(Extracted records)

## begin

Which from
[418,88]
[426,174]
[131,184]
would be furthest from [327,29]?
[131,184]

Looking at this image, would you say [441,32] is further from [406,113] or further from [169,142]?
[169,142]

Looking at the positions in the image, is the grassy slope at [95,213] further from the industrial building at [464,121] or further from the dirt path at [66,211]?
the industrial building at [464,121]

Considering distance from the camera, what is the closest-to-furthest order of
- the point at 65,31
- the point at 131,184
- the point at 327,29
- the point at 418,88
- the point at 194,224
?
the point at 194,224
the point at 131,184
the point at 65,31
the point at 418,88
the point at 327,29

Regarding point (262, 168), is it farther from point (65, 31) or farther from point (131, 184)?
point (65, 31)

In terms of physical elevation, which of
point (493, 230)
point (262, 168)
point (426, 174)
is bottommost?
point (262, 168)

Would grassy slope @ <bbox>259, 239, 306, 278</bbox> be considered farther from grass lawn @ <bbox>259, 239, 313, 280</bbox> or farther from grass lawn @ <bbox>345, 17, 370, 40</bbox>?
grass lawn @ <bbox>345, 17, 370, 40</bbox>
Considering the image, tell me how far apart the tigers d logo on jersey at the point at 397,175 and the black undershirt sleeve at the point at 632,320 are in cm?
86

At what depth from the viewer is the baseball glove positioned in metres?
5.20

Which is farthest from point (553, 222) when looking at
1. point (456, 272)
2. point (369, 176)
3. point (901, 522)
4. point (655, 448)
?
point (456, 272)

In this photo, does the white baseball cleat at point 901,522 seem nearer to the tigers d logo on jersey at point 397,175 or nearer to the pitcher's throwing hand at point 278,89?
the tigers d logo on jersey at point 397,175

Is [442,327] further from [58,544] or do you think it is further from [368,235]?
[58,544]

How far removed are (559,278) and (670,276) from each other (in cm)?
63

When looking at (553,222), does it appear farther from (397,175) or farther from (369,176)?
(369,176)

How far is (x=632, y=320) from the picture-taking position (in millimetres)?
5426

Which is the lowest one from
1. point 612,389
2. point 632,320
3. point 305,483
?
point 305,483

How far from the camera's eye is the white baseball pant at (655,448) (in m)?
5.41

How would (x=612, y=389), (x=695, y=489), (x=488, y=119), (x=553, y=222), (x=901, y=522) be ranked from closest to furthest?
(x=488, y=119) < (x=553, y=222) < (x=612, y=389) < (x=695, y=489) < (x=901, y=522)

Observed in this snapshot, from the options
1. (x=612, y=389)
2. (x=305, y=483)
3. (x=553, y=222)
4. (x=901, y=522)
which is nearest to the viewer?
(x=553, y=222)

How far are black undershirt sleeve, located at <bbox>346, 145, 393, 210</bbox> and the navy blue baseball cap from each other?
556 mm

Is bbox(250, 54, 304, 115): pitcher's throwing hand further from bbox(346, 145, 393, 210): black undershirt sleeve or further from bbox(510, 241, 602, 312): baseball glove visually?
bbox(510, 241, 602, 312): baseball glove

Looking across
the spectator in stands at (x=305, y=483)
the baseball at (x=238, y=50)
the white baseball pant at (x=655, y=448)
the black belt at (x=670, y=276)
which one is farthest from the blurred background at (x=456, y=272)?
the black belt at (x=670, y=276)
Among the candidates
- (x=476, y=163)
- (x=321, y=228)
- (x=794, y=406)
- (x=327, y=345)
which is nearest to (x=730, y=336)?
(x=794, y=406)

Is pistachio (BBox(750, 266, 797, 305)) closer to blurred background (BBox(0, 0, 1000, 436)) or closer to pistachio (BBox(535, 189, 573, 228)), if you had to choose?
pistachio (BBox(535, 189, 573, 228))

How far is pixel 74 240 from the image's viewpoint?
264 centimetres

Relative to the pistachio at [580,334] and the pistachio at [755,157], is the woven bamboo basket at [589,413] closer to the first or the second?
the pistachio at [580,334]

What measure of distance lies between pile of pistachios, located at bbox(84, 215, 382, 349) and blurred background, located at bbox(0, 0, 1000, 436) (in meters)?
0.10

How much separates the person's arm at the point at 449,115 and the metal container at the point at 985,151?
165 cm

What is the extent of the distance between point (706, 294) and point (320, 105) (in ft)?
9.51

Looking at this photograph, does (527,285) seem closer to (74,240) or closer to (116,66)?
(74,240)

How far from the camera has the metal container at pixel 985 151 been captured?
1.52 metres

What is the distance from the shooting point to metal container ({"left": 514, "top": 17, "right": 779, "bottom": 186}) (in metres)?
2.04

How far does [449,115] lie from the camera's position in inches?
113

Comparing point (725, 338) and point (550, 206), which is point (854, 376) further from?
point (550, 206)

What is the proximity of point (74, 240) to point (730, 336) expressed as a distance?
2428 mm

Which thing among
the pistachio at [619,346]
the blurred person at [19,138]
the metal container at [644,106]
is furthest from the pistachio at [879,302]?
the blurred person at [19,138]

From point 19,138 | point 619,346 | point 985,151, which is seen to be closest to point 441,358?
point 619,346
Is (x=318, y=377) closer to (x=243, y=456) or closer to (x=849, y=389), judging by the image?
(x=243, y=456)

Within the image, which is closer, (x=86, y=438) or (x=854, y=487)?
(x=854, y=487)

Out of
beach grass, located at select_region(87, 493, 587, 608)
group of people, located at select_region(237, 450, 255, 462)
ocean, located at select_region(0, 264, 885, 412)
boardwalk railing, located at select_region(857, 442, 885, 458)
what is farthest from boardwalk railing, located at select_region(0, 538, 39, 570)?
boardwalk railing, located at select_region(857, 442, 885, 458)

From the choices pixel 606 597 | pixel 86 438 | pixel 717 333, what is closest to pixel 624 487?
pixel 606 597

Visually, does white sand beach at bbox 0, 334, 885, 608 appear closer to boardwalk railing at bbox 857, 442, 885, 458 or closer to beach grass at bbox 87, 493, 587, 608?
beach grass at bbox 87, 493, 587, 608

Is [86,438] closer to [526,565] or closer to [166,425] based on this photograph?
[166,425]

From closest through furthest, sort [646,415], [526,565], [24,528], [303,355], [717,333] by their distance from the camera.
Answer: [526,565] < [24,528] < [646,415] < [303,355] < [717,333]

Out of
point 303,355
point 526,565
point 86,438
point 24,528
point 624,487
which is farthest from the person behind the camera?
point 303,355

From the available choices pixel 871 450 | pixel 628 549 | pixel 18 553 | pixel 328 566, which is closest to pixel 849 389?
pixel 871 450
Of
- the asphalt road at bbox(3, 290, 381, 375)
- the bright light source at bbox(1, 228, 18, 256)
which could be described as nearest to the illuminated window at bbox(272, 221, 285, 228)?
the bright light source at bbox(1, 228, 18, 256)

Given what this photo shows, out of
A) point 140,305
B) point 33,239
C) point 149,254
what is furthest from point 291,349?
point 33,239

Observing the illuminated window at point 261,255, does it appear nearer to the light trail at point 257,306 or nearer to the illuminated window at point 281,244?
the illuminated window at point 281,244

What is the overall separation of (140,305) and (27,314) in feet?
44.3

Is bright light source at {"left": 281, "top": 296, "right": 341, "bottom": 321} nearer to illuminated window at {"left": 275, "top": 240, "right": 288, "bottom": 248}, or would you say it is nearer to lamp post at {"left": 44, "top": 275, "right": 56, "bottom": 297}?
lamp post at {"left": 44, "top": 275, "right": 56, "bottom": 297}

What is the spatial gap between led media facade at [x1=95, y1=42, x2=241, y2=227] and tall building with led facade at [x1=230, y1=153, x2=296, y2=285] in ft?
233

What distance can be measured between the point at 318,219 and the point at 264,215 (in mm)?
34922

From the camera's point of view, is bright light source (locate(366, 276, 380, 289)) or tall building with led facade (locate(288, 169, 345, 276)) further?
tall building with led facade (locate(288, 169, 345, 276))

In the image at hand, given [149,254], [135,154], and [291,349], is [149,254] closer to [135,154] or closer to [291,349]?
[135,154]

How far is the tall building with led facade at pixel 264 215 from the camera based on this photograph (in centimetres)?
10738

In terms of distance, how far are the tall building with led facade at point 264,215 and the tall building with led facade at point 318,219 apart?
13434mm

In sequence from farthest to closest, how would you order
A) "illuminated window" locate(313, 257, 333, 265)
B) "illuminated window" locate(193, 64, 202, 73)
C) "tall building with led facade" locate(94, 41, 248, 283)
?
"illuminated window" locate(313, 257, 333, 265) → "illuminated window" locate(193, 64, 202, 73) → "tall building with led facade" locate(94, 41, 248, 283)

## end

Give back exactly the lines beginning at the one with "Given what this photo shows, out of" and ending at the final line of the material; both boundary lines belong in it.

Given what this photo shows, out of
A) point 140,305
B) point 33,239
C) point 149,254
what is furthest from point 291,349?
point 33,239

Observing the illuminated window at point 261,255, does it appear nearer to the light trail at point 257,306 or nearer to the illuminated window at point 281,244?
the illuminated window at point 281,244

What is the overall separation of (140,305) and (27,314) in feet?
44.3

Is bright light source at {"left": 281, "top": 296, "right": 341, "bottom": 321} nearer to illuminated window at {"left": 275, "top": 240, "right": 288, "bottom": 248}, or would you say it is nearer to lamp post at {"left": 44, "top": 275, "right": 56, "bottom": 297}?
lamp post at {"left": 44, "top": 275, "right": 56, "bottom": 297}

What is the spatial gap between led media facade at [x1=95, y1=42, x2=241, y2=227] and tall building with led facade at [x1=230, y1=153, x2=296, y2=285] in ft?
233

What distance can be measured between the point at 318,219 and the point at 264,215 (in mm)?
34922

From the camera's point of view, is bright light source (locate(366, 276, 380, 289)) or tall building with led facade (locate(288, 169, 345, 276)) further?
tall building with led facade (locate(288, 169, 345, 276))

In the image at hand, given [149,254], [135,154], and [291,349], is [149,254] closer to [135,154] or closer to [291,349]?
[135,154]

How far is the tall building with led facade at pixel 264 215 from the camera based on this photograph (in centimetres)?
10738

In terms of distance, how far are the tall building with led facade at point 264,215 and the tall building with led facade at point 318,219 apart?
13434mm

In sequence from farthest to closest, how would you order
A) "illuminated window" locate(313, 257, 333, 265)
B) "illuminated window" locate(193, 64, 202, 73)
C) "tall building with led facade" locate(94, 41, 248, 283)
?
"illuminated window" locate(313, 257, 333, 265) → "illuminated window" locate(193, 64, 202, 73) → "tall building with led facade" locate(94, 41, 248, 283)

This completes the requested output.